Она перестала обмахиваться: - Не беспокойтесь, занимайтесь, я подожду, мне только выкупить путёвки.
  - Бессовестный, грубый, хамоватый, невоспитанный мальчишка и его мамаша тоже такая! – возмущённо крикнула мама.
  Только бы она не переживала, только бы не волновалась! Я покачал ей головой, не надо, не обращай внимания. Быть беде. Я предполагал, что успокоить маму, с её обострённым чувством справедливости, будет невозможно.
  - Мама, уйдём отсюда.
  - Нет, этого нельзя так оставить, что же вы молчите, Света Олеговна! – подошла мама к Свете и наступила на клавиатуру.
  - Извините…, - только-то и сказала Света. Танечка сидела молча.
  - Куколка! - радостно завопил мальчишка, бросился к маме, пытаясь схватить её. Я перехватил мальчишку и отбросил его на диван. Мама смотрела прищуренными глазами на мальчишку, лицо у неё было красное.
  - Кто это? - спросила женщина.
  - Моя мама! Вы, что, не видите! – заорал я.
  - Вижу, я не возражаю, мама, так мама.
  Господи, ещё бы она возражала!
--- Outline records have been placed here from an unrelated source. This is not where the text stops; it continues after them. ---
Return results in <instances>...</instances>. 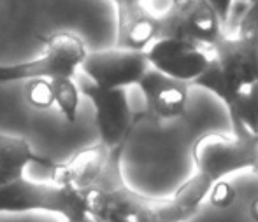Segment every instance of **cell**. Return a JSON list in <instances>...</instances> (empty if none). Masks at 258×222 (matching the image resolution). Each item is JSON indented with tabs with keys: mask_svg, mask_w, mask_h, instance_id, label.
I'll return each instance as SVG.
<instances>
[{
	"mask_svg": "<svg viewBox=\"0 0 258 222\" xmlns=\"http://www.w3.org/2000/svg\"><path fill=\"white\" fill-rule=\"evenodd\" d=\"M258 156V137L239 138L206 133L195 142L194 159L201 173L213 182L244 168H251Z\"/></svg>",
	"mask_w": 258,
	"mask_h": 222,
	"instance_id": "obj_3",
	"label": "cell"
},
{
	"mask_svg": "<svg viewBox=\"0 0 258 222\" xmlns=\"http://www.w3.org/2000/svg\"><path fill=\"white\" fill-rule=\"evenodd\" d=\"M118 9V16H123V14H128L132 11L143 7V0H112Z\"/></svg>",
	"mask_w": 258,
	"mask_h": 222,
	"instance_id": "obj_20",
	"label": "cell"
},
{
	"mask_svg": "<svg viewBox=\"0 0 258 222\" xmlns=\"http://www.w3.org/2000/svg\"><path fill=\"white\" fill-rule=\"evenodd\" d=\"M146 98L148 112L158 119H177L186 114L188 89L184 82L170 79L155 68L144 74L137 84Z\"/></svg>",
	"mask_w": 258,
	"mask_h": 222,
	"instance_id": "obj_9",
	"label": "cell"
},
{
	"mask_svg": "<svg viewBox=\"0 0 258 222\" xmlns=\"http://www.w3.org/2000/svg\"><path fill=\"white\" fill-rule=\"evenodd\" d=\"M211 54L232 94L248 91L258 82V35L221 37Z\"/></svg>",
	"mask_w": 258,
	"mask_h": 222,
	"instance_id": "obj_8",
	"label": "cell"
},
{
	"mask_svg": "<svg viewBox=\"0 0 258 222\" xmlns=\"http://www.w3.org/2000/svg\"><path fill=\"white\" fill-rule=\"evenodd\" d=\"M158 16L151 14L146 7L118 16V34L116 47L132 51H146L158 39Z\"/></svg>",
	"mask_w": 258,
	"mask_h": 222,
	"instance_id": "obj_12",
	"label": "cell"
},
{
	"mask_svg": "<svg viewBox=\"0 0 258 222\" xmlns=\"http://www.w3.org/2000/svg\"><path fill=\"white\" fill-rule=\"evenodd\" d=\"M158 39H183L213 47L223 37L221 21L207 0H172L158 16Z\"/></svg>",
	"mask_w": 258,
	"mask_h": 222,
	"instance_id": "obj_4",
	"label": "cell"
},
{
	"mask_svg": "<svg viewBox=\"0 0 258 222\" xmlns=\"http://www.w3.org/2000/svg\"><path fill=\"white\" fill-rule=\"evenodd\" d=\"M251 170L255 173H258V156H256V159H255V163H253V166H251Z\"/></svg>",
	"mask_w": 258,
	"mask_h": 222,
	"instance_id": "obj_24",
	"label": "cell"
},
{
	"mask_svg": "<svg viewBox=\"0 0 258 222\" xmlns=\"http://www.w3.org/2000/svg\"><path fill=\"white\" fill-rule=\"evenodd\" d=\"M211 203H213L216 208H228L230 205H234L235 199H237V191L232 184L228 182H214L213 187L209 192Z\"/></svg>",
	"mask_w": 258,
	"mask_h": 222,
	"instance_id": "obj_17",
	"label": "cell"
},
{
	"mask_svg": "<svg viewBox=\"0 0 258 222\" xmlns=\"http://www.w3.org/2000/svg\"><path fill=\"white\" fill-rule=\"evenodd\" d=\"M35 210L58 213L65 220L81 219L86 217L85 191L44 182H32L25 177L0 187V213H21Z\"/></svg>",
	"mask_w": 258,
	"mask_h": 222,
	"instance_id": "obj_1",
	"label": "cell"
},
{
	"mask_svg": "<svg viewBox=\"0 0 258 222\" xmlns=\"http://www.w3.org/2000/svg\"><path fill=\"white\" fill-rule=\"evenodd\" d=\"M86 58L85 42L71 32L54 34L46 41L42 54L23 63L0 65V82L28 79H74V74Z\"/></svg>",
	"mask_w": 258,
	"mask_h": 222,
	"instance_id": "obj_2",
	"label": "cell"
},
{
	"mask_svg": "<svg viewBox=\"0 0 258 222\" xmlns=\"http://www.w3.org/2000/svg\"><path fill=\"white\" fill-rule=\"evenodd\" d=\"M151 68L170 79L191 84L209 65L211 53L204 46L183 39H156L146 49Z\"/></svg>",
	"mask_w": 258,
	"mask_h": 222,
	"instance_id": "obj_6",
	"label": "cell"
},
{
	"mask_svg": "<svg viewBox=\"0 0 258 222\" xmlns=\"http://www.w3.org/2000/svg\"><path fill=\"white\" fill-rule=\"evenodd\" d=\"M109 151L105 145L97 144L78 151L71 159L63 163H53L51 184L61 187H72L78 191H86L95 184V180L102 173L109 158Z\"/></svg>",
	"mask_w": 258,
	"mask_h": 222,
	"instance_id": "obj_10",
	"label": "cell"
},
{
	"mask_svg": "<svg viewBox=\"0 0 258 222\" xmlns=\"http://www.w3.org/2000/svg\"><path fill=\"white\" fill-rule=\"evenodd\" d=\"M249 215H251V219L258 222V198L253 199L251 206H249Z\"/></svg>",
	"mask_w": 258,
	"mask_h": 222,
	"instance_id": "obj_21",
	"label": "cell"
},
{
	"mask_svg": "<svg viewBox=\"0 0 258 222\" xmlns=\"http://www.w3.org/2000/svg\"><path fill=\"white\" fill-rule=\"evenodd\" d=\"M67 222H93V220L86 215V217H81V219H74V220H67Z\"/></svg>",
	"mask_w": 258,
	"mask_h": 222,
	"instance_id": "obj_22",
	"label": "cell"
},
{
	"mask_svg": "<svg viewBox=\"0 0 258 222\" xmlns=\"http://www.w3.org/2000/svg\"><path fill=\"white\" fill-rule=\"evenodd\" d=\"M258 35V0L246 6L237 23V37Z\"/></svg>",
	"mask_w": 258,
	"mask_h": 222,
	"instance_id": "obj_18",
	"label": "cell"
},
{
	"mask_svg": "<svg viewBox=\"0 0 258 222\" xmlns=\"http://www.w3.org/2000/svg\"><path fill=\"white\" fill-rule=\"evenodd\" d=\"M232 2H239V4H246V6H249V4H253L255 0H232Z\"/></svg>",
	"mask_w": 258,
	"mask_h": 222,
	"instance_id": "obj_23",
	"label": "cell"
},
{
	"mask_svg": "<svg viewBox=\"0 0 258 222\" xmlns=\"http://www.w3.org/2000/svg\"><path fill=\"white\" fill-rule=\"evenodd\" d=\"M81 93L90 98L95 108V125L100 144L107 149L125 145L136 119L130 112L125 89H102L93 82L81 86Z\"/></svg>",
	"mask_w": 258,
	"mask_h": 222,
	"instance_id": "obj_7",
	"label": "cell"
},
{
	"mask_svg": "<svg viewBox=\"0 0 258 222\" xmlns=\"http://www.w3.org/2000/svg\"><path fill=\"white\" fill-rule=\"evenodd\" d=\"M32 163L51 168L54 161L35 154L23 137L0 133V187L20 180L25 168Z\"/></svg>",
	"mask_w": 258,
	"mask_h": 222,
	"instance_id": "obj_11",
	"label": "cell"
},
{
	"mask_svg": "<svg viewBox=\"0 0 258 222\" xmlns=\"http://www.w3.org/2000/svg\"><path fill=\"white\" fill-rule=\"evenodd\" d=\"M214 182L209 177H206L204 173L199 172L197 175L188 178L170 199L179 206L183 212H186L188 215H195L199 210V206L202 205V201L206 199V196H209L211 187Z\"/></svg>",
	"mask_w": 258,
	"mask_h": 222,
	"instance_id": "obj_14",
	"label": "cell"
},
{
	"mask_svg": "<svg viewBox=\"0 0 258 222\" xmlns=\"http://www.w3.org/2000/svg\"><path fill=\"white\" fill-rule=\"evenodd\" d=\"M194 86H199V88H204V89H209L211 93H214L218 98H220L221 101L225 103V107H227L228 110V116H230V121H232V128H234V133L235 137L239 138H249L251 135L248 132H244V130L239 126L237 123V118H235V107H234V94L228 91L227 84H225L223 77H221V72H220V67H218L216 60L213 58V54H211V60H209V65L206 67V70L202 72L201 75H199L197 79H195L194 82H191Z\"/></svg>",
	"mask_w": 258,
	"mask_h": 222,
	"instance_id": "obj_13",
	"label": "cell"
},
{
	"mask_svg": "<svg viewBox=\"0 0 258 222\" xmlns=\"http://www.w3.org/2000/svg\"><path fill=\"white\" fill-rule=\"evenodd\" d=\"M53 91V101L58 105L61 114L65 116L69 123H74L78 119V107H79V93L74 79L69 77H58L49 79Z\"/></svg>",
	"mask_w": 258,
	"mask_h": 222,
	"instance_id": "obj_15",
	"label": "cell"
},
{
	"mask_svg": "<svg viewBox=\"0 0 258 222\" xmlns=\"http://www.w3.org/2000/svg\"><path fill=\"white\" fill-rule=\"evenodd\" d=\"M156 222H162V220H156Z\"/></svg>",
	"mask_w": 258,
	"mask_h": 222,
	"instance_id": "obj_25",
	"label": "cell"
},
{
	"mask_svg": "<svg viewBox=\"0 0 258 222\" xmlns=\"http://www.w3.org/2000/svg\"><path fill=\"white\" fill-rule=\"evenodd\" d=\"M81 68L95 86L102 89H126L139 81L150 70L146 51L132 49H102L86 53Z\"/></svg>",
	"mask_w": 258,
	"mask_h": 222,
	"instance_id": "obj_5",
	"label": "cell"
},
{
	"mask_svg": "<svg viewBox=\"0 0 258 222\" xmlns=\"http://www.w3.org/2000/svg\"><path fill=\"white\" fill-rule=\"evenodd\" d=\"M25 98L35 108H49L54 103L49 79H28L25 86Z\"/></svg>",
	"mask_w": 258,
	"mask_h": 222,
	"instance_id": "obj_16",
	"label": "cell"
},
{
	"mask_svg": "<svg viewBox=\"0 0 258 222\" xmlns=\"http://www.w3.org/2000/svg\"><path fill=\"white\" fill-rule=\"evenodd\" d=\"M207 2L211 4V7L214 9V13L218 14L221 25H223L225 21L230 20L232 7H234V2H232V0H207Z\"/></svg>",
	"mask_w": 258,
	"mask_h": 222,
	"instance_id": "obj_19",
	"label": "cell"
}]
</instances>
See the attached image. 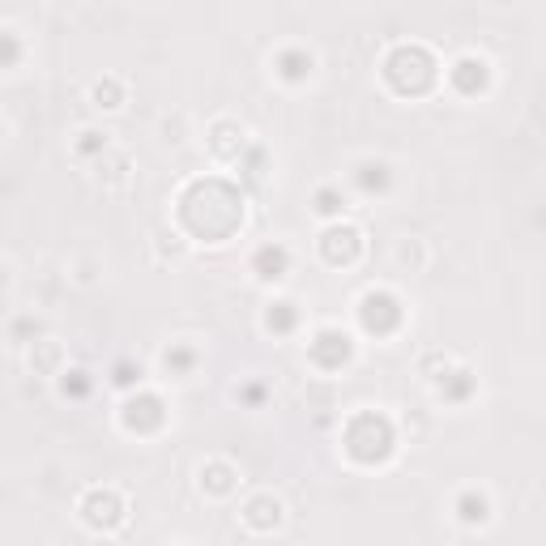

Мальчишка, рванувшись из моей руки, снова кинулся к маме с воплем: - Тётя, купи мне эту куколку!
  Мама бросила в него карандаш и ручку, я опять схватил его, затолкал в руки женщине и кричал: - Держите вашего бешеного мальчишку!
  Мальчишка открыл рот и издал такой вопль, что к стеклянной двери снаружи стали подходить люди и вглядываться через стекло.
  - Тёмочка, это не куколка, это – дядина мама, - с силой удерживала женщина орущего мальчишку. В ушах звенело от крика. Я смотрел на маму и не верил глазам – моя добрая, милая мама уменьшалась. Это происходило быстро, я не знал, что делать! Она же исчезнет совсем!
  В помещении стоял оглушительный вой, женщина одной рукой держала красного и потного мальчишку, другой - веер, Танечка лежала на полу, а Света пыталась открыть окно.
  Я поставил маму в коробку, пока она ещё была жива, и выбежал из бюро.

                -4-

  Мама уменьшилась ровно до 150 миллиметров. Это – моя ладонь до мизинца. Рулеткой можно было не пользоваться, я клал маму на ладонь и сравнивал по мизинцу. Дальше она уже не уменьшалась. Кроме того, у мамы совершенно изменился характер. Такой я её никогда не видел. Она перестала нервничать и волноваться. Совсем перестала. О себе говорила, что она сама во всём виновата и не собирается никого винить в её росте.
  … В Турцию мы слетали, но не в тот раз, а позже, через два месяца. Я взял обыкновенный отпуск, и мы хорошо отдохнули. Маме там очень понравилось, и она много раз благодарила меня за это.
               
                -5-

  Я подождал жену после работы, и мы вместе пошли к маме. Мама сидела на диване и смотрела чемпионат мира по футболу.
  - Здравствуй, мамочка, как поживаешь, три дня у тебя не были! – поздоровались мы.
  - А, дети мои пришли! Всё хорошо, не беспокойтесь. Что-то хотела сказать…, а, сынок, не позволяй Ирочке носить тяжести, мыть полы и стирать.   
  Ира засмеялась: - Мама, мне рожать только через пять месяцев!
  - Тем более… Ура! Наши гол забили! – кричала мама и хлопала крохотными ладошками.